RÖTHENBACH — Gestern wurde damit begonnen, Flüchtlinge von den griechischen Inseln in der Ostägäis in die Türkei abzuschieben. Einer, der die Situation der Gestrandeten vor einigen Wochen hautnah miterlebt hat, ist Melih Ünver aus Röthenbach. Der 21-Jährige hatte sich im März auf Lesbos vierzehn Tage lang für eine private Hilfsorganisation engagiert.
Eine Fernsehdokumentation mit dem Titel „Die Schande von Lesbos“ hatte Melih Ünver aufgerüttelt. Noch während er den Beitrag über den Schweizer Michael Räber und dessen Initiative „schwizerchrüz“ sah, war ihm klar: „Da muss ich helfen.“ Schon ein paar Tage später saß der türkischstämmige junge Mann, der für eine Zeitarbeitsfirma tätig ist, im Flugzeug nach Griechenland – natürlich auf eigene Kosten.
Melih Ünvers Aufgabe auf Lesbos war die Erstversorgung der Flüchtlinge, die mit Booten aus der Türkei ankamen. „Viele waren völlig durchnässt und unterkühlt, die mussten wir erst einmal trocknen.“ Er und die anderen Helfer verteilten Decken, Kleidung und Nahrungsmittel. „Das musste alles sehr schnell gehen, da die Menschen sofort mit Bussen in die Lager gebracht wurden“, erzählt Ünver. Überrascht hat ihn dabei die Stimmung unter den Helfern. „Die waren richtig ausgelassen, haben geschrien und geklatscht, wenn ein Boot kam.“ Im Schnitt 200 Flüchtlinge erreichten während der zwei Wochen, in denen er vor Ort war, jeden Tag über die Ägäis die Insel Lesbos. „Bei schlechtem Wetter mussten sie 500 Euro für die Überfahrt zahlen, bei gutem Wetter 2000“, hat Melih Ünver erfahren.

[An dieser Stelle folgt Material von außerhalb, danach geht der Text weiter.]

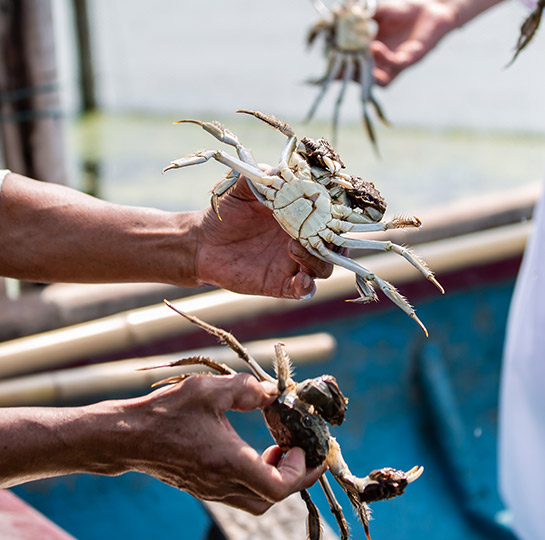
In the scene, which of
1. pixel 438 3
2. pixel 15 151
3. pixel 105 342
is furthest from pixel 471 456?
pixel 15 151

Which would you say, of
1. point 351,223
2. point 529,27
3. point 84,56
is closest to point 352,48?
point 529,27

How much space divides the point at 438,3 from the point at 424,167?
6203mm

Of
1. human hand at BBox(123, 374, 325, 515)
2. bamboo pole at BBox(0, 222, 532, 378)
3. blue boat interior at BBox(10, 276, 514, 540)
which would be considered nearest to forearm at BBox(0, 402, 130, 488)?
human hand at BBox(123, 374, 325, 515)

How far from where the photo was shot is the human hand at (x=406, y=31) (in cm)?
248

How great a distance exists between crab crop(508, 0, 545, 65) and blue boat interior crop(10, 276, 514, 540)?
144 centimetres

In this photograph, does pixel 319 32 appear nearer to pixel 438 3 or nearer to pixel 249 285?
pixel 438 3

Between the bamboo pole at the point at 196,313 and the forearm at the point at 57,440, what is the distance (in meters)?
1.20

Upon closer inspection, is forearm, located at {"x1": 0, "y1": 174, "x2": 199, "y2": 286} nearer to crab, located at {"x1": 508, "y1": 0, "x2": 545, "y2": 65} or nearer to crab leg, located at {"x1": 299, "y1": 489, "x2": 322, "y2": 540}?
crab leg, located at {"x1": 299, "y1": 489, "x2": 322, "y2": 540}

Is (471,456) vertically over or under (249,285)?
under

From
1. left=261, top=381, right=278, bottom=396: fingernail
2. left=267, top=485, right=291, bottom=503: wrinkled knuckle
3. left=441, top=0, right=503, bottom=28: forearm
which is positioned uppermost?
left=441, top=0, right=503, bottom=28: forearm

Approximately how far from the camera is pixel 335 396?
1.43 meters

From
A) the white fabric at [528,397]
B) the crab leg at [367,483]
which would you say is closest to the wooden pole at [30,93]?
the white fabric at [528,397]

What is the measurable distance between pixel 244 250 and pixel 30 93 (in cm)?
194

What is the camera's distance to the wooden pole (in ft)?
9.82
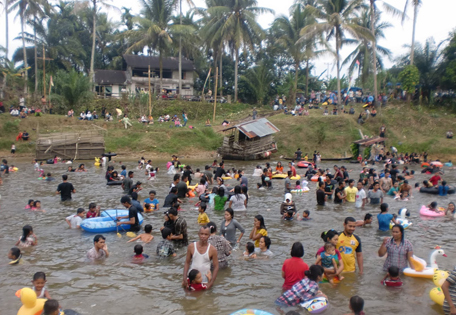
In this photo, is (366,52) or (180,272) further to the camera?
(366,52)

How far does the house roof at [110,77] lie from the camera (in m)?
49.0

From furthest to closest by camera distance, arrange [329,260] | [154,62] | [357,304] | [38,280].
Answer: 1. [154,62]
2. [329,260]
3. [38,280]
4. [357,304]

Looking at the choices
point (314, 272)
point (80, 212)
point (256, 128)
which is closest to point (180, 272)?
point (314, 272)

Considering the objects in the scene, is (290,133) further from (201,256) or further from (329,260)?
(201,256)

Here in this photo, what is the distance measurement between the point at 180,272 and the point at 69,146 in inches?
1021

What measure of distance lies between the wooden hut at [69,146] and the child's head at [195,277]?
1053 inches

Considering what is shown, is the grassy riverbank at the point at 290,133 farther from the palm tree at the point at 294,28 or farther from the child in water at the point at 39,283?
the child in water at the point at 39,283

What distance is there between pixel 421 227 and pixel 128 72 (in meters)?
43.1

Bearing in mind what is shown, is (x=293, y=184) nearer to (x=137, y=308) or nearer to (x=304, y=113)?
(x=137, y=308)

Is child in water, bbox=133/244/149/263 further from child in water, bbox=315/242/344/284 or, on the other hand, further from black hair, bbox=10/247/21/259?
child in water, bbox=315/242/344/284

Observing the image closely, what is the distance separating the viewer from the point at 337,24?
3650 centimetres

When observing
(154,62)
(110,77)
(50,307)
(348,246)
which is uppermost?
(154,62)

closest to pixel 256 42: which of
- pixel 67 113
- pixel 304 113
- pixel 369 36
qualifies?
pixel 304 113

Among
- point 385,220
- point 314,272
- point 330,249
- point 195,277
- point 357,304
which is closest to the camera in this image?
point 357,304
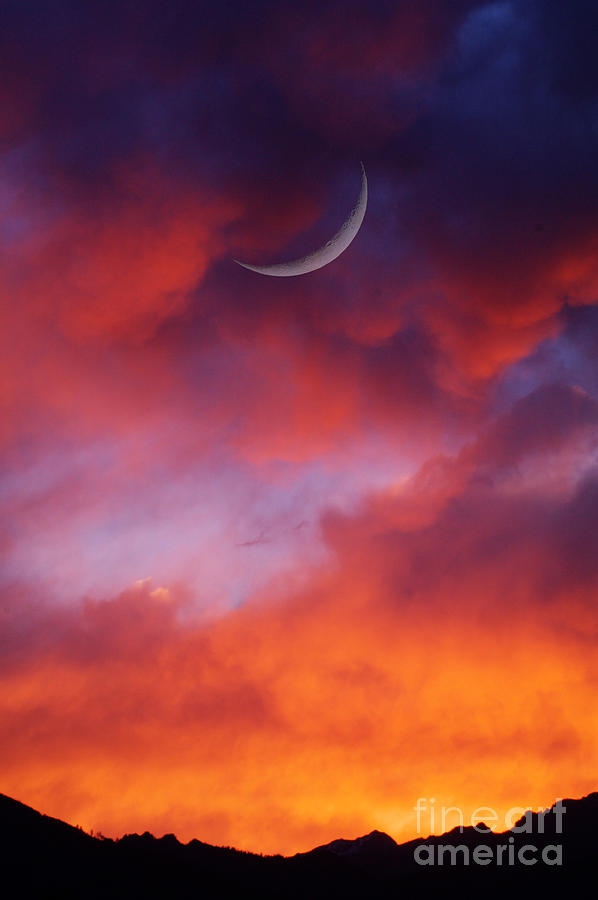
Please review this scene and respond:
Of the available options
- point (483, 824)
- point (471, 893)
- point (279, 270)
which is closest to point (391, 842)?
point (483, 824)

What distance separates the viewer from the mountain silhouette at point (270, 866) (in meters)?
45.8

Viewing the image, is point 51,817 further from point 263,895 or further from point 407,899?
point 407,899

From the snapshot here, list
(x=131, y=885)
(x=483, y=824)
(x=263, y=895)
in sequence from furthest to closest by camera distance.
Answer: (x=483, y=824), (x=263, y=895), (x=131, y=885)

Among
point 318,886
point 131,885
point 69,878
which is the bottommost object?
point 318,886

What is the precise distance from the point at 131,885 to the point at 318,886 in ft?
131

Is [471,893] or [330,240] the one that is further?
[471,893]

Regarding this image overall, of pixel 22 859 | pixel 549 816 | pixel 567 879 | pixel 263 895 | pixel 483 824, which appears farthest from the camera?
pixel 483 824

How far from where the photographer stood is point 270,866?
78062mm

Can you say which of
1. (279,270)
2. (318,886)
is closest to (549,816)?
(318,886)

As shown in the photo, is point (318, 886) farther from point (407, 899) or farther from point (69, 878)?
point (69, 878)

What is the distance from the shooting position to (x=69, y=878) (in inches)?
1766

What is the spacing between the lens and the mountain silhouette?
150ft

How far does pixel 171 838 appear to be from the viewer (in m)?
74.2

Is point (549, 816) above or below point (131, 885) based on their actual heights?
below
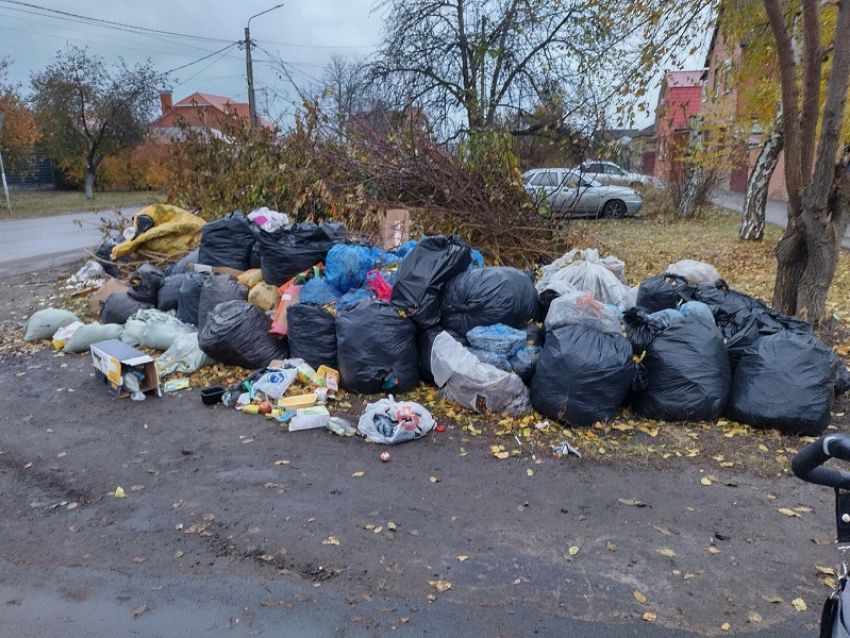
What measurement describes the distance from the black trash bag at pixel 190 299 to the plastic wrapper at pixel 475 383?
8.72 feet

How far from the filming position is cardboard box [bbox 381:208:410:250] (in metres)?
6.86

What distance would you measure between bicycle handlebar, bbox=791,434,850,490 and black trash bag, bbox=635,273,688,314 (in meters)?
3.57

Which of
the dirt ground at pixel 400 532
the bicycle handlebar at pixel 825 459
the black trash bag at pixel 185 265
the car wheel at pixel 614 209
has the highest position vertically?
the car wheel at pixel 614 209

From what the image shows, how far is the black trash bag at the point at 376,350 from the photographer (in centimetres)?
430

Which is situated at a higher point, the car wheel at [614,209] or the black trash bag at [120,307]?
the car wheel at [614,209]

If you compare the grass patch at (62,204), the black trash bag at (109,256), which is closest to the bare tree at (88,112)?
the grass patch at (62,204)

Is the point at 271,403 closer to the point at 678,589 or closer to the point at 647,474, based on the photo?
the point at 647,474

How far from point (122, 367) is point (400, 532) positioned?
2574 mm

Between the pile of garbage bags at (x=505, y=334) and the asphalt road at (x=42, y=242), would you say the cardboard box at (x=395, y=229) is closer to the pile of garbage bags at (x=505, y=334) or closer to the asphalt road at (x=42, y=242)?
the pile of garbage bags at (x=505, y=334)

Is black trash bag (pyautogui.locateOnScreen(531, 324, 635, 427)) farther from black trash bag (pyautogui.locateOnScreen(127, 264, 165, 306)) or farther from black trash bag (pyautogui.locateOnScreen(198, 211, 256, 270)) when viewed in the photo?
black trash bag (pyautogui.locateOnScreen(127, 264, 165, 306))

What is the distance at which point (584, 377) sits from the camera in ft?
12.4

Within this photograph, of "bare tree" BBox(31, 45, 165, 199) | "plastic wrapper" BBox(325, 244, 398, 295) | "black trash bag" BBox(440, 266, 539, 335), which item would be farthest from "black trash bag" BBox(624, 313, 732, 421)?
"bare tree" BBox(31, 45, 165, 199)

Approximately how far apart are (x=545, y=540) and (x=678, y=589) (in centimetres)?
56

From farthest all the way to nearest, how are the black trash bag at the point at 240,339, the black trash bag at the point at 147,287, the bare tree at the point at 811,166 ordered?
the black trash bag at the point at 147,287, the black trash bag at the point at 240,339, the bare tree at the point at 811,166
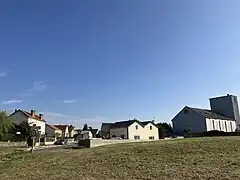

„Menschen, kein Ungeziefer“
Ihm ist ein humaner Umgang mit den Flüchtlingen wichtig. „Das sind doch Menschen und kein Ungeziefer“, sagt er, der nach eigener Aussage einen sehr intensiven Kontakt zu einigen Migranten aufbauen konnte. Dabei habe ihm auch sein muslimischer Glaube geholfen. „Die haben mir sogar etwas von dem wenigen Essen angeboten, das sie hatten.“ Gleichzeitig erlebte er jedoch auch ein Gefühl der Ohnmacht. Denn Ünver wollte nicht nur Decken verteilen, sondern sich auch einmischen, Missstände anprangern. Eine selbst verfasste Rede vor Flüchtlingen im zentralen Lager in Moria durfte er nicht halten, die Polizei verhinderte das. Auch andere Helfer durften seines Wissens nach das staatliche Lager nicht betreten.
Zusammen mit dem Münchener Trauma-Therapeuten Christoph Abend, den er auf Lesbos kennengelernt hat, möchte Ünver nun eine eigene, private Hilfsinitiative auf die Beine stellen und sucht dafür Mitstreiter. „Ich will auch auf jeden Fall wieder nach Griechenland und helfen, vielleicht in Idomeni.“ Auch um den Flüchtlingen dort zu sagen, dass es nichts bringe, in dem provisorischen Lager an der mazedonischen Grenze auszuharren. „Die sollen in die Unterkünfte gehen.“ Sein nächstes Ziel ist eine Demo in Bern am 9. April, wo „schwizerchrüz“ mit einem Infostand vertreten sein wird.